# Setting up borg backup (optional)

The playbook can install and configure [borgbackup](https://www.borgbackup.org/) with [borgmatic](https://torsion.org/borgmatic/) for you.
BorgBackup is a deduplicating backup program with optional compression and encryption.
That means your daily incremental backups can be stored in a fraction of the space and is safe whether you store it at home or on a cloud service.

You will need a remote server where borg will store the backups. There are hosted, borg compatible solutions available, such as [BorgBase](https://www.borgbase.com).

The backup will run based on `matrix_backup_borg_schedule` var (systemd timer calendar), default: 4am every day.

## Prerequisites

1. Create a new SSH key:

```bash
ssh-keygen -t ed25519 -N '' -f matrix-borg-backup -C matrix
```

This can be done on any machine and you don't need to place the key in the `.ssh` folder. It will be added to the Ansible config later.

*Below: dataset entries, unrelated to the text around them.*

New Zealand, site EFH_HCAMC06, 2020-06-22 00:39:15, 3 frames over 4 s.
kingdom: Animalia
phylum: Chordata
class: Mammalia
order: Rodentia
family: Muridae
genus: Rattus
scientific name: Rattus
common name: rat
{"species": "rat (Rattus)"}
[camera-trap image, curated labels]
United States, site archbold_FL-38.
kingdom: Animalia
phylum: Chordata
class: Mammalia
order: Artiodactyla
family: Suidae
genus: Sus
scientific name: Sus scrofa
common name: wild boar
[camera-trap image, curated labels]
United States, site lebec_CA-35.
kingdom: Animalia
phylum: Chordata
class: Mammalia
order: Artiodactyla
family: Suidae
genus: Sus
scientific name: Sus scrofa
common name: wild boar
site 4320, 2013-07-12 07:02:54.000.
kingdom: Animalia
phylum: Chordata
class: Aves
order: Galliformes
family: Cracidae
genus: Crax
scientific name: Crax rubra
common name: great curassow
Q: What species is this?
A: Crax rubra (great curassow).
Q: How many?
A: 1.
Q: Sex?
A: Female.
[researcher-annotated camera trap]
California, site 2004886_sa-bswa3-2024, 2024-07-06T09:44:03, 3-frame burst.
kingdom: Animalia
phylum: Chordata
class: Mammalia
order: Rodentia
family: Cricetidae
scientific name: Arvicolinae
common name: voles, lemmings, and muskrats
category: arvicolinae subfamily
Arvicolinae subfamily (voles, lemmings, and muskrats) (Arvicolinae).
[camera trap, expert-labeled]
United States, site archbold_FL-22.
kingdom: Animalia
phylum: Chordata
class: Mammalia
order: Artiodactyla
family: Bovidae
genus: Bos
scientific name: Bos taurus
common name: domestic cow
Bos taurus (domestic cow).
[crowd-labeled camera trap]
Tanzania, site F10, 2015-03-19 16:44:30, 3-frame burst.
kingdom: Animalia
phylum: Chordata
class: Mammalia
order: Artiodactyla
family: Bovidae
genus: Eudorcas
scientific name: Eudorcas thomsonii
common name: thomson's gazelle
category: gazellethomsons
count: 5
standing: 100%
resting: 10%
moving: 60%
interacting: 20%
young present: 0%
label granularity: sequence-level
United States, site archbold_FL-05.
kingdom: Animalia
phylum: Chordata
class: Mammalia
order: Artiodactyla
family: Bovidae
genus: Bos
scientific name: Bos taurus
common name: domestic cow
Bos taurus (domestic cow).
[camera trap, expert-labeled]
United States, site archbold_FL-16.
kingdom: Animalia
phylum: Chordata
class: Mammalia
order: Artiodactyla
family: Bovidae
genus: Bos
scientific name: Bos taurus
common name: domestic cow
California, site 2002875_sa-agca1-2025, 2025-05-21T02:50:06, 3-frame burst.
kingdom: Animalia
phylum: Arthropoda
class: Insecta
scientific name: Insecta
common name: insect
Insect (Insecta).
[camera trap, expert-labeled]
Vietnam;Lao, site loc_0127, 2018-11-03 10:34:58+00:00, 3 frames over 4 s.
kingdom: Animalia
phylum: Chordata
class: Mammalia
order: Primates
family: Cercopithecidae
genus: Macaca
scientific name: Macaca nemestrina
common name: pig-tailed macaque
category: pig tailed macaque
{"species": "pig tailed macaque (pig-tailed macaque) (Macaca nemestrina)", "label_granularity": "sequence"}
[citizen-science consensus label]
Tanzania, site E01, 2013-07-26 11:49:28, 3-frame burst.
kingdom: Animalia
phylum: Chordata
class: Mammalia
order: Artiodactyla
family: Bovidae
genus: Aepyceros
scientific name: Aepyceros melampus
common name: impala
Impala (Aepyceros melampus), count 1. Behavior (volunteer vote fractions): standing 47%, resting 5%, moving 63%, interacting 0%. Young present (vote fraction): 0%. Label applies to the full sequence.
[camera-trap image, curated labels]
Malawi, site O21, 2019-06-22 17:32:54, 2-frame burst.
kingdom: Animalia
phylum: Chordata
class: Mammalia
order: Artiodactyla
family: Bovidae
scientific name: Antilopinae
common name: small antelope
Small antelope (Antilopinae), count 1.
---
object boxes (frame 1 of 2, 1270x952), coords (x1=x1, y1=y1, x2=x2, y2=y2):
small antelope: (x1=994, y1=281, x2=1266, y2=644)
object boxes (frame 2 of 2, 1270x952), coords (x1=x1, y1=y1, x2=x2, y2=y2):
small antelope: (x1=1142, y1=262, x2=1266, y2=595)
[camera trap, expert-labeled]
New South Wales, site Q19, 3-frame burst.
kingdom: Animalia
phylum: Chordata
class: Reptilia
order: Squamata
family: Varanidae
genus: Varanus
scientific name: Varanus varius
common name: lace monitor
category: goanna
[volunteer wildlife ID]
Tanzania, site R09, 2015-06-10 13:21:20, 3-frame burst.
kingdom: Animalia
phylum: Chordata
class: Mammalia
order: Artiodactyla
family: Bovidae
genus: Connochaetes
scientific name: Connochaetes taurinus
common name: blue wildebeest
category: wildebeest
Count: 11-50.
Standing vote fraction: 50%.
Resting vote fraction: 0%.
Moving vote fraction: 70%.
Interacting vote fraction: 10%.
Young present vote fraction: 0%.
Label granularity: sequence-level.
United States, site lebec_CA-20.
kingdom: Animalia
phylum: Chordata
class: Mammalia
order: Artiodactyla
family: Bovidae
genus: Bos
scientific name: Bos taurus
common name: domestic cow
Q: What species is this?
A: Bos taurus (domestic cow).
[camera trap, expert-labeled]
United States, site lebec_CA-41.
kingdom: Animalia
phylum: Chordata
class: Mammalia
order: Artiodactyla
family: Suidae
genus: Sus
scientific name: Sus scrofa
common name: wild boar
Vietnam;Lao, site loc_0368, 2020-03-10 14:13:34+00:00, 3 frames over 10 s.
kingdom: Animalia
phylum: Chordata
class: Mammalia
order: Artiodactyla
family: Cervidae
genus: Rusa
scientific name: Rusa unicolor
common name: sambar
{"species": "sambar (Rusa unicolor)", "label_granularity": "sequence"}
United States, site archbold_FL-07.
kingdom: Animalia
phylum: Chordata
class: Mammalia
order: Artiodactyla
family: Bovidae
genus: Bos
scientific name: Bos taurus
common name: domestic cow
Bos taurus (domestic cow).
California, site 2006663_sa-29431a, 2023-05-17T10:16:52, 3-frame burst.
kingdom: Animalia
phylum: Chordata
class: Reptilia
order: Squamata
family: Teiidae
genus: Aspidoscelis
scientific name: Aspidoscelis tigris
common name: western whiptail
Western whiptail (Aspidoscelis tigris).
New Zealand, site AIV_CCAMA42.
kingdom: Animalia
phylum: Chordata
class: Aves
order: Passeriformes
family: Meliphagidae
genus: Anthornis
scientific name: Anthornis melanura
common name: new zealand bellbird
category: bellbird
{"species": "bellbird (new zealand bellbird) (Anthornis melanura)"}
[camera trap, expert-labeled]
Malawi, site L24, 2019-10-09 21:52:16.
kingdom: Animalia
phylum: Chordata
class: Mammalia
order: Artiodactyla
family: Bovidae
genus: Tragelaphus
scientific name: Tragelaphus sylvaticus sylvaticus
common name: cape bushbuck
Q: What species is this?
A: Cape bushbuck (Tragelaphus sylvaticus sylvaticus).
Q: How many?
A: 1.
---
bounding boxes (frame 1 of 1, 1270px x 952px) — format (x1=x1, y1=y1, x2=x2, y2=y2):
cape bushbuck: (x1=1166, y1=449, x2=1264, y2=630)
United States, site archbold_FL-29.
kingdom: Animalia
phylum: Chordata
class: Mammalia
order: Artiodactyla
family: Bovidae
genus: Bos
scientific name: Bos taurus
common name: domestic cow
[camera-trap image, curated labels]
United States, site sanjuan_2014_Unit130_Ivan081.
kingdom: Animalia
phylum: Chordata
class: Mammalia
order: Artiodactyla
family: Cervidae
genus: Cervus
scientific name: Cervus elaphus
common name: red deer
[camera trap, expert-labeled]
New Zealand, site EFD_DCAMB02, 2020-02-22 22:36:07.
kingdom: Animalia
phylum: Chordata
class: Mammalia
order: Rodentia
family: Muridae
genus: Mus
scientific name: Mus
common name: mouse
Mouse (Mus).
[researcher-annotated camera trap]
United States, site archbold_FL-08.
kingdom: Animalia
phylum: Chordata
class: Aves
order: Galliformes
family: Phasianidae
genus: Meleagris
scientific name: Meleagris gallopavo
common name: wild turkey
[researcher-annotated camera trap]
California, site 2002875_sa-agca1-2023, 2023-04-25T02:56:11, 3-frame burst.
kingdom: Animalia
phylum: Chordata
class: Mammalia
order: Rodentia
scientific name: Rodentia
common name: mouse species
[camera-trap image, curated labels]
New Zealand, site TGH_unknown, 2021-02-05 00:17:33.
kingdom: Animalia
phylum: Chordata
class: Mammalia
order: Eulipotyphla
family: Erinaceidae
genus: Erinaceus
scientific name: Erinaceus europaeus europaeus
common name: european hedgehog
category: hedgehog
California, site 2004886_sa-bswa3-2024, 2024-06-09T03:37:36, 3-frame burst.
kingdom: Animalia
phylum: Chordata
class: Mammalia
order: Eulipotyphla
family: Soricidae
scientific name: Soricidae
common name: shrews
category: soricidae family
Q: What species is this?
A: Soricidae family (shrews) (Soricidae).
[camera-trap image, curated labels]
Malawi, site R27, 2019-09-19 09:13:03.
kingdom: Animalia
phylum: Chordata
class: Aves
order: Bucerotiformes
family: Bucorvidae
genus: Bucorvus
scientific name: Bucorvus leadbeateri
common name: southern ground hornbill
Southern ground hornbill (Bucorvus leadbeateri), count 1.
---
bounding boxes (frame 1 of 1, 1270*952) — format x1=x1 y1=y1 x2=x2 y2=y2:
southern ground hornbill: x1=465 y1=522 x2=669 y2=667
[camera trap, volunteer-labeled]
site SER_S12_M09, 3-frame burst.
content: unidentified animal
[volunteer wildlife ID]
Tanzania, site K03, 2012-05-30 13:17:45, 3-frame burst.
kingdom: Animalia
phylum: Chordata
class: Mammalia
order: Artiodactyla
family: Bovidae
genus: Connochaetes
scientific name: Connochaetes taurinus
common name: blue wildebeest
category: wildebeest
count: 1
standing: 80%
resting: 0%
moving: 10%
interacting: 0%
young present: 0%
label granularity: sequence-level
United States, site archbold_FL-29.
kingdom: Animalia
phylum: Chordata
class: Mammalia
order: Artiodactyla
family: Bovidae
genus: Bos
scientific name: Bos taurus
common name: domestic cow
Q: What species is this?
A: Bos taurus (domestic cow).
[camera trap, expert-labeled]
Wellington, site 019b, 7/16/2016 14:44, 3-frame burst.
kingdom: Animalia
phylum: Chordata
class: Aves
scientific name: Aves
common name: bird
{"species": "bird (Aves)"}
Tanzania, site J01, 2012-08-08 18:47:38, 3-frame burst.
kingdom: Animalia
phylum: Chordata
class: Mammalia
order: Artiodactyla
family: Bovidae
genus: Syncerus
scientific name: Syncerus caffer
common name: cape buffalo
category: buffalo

2. Add the **public** part of this SSH key (the `matrix-borg-backup.pub` file) to your borg provider/server:

If you plan to use a hosted solution, follow their instructions. If you have your own server, copy the key over:

```bash
# example to append the new PUBKEY contents, where:
# PUBKEY is path to the public key,
# USER is a ssh user on a provider / server
# HOST is a ssh host of a provider / server
cat PUBKEY | ssh USER@HOST 'dd of=.ssh/authorized_keys oflag=append conv=notrunc'
```

## Adjusting the playbook configuration

Minimal working configuration (`inventory/host_vars/matrix.DOMAIN/vars.yml`) to enable borg backup:

```yaml
matrix_backup_borg_enabled: true
matrix_backup_borg_location_repositories:
 - USER@HOST:REPO
matrix_backup_borg_storage_encryption_passphrase: "PASSPHRASE"
matrix_backup_borg_ssh_key_private: |
	PRIVATE KEY
matrix_backup_borg_location_source_directories:
  - "{{ matrix_base_data_path }}"
```

where:

* USER - SSH user of a provider/server
* HOST - SSH host of a provider/server
* REPO - borg repository name, it will be initialized on backup start, eg: `matrix`
* PASSPHRASE - passphrase used for encrypting backups, you may generate it with `pwgen -s 64 1` or use any password manager
* PRIVATE KEY - the content of the **private** part of the SSH key you created before

`matrix_backup_borg_location_source_directories` defines the list of directories to back up, `{{ matrix_base_data_path }}` is the base directory for every service's data, such as Synapse, Postgres and the bridges. You might want to exclude certain directories or file patterns from the backup using the `matrix_backup_borg_location_exclude_patterns` variable.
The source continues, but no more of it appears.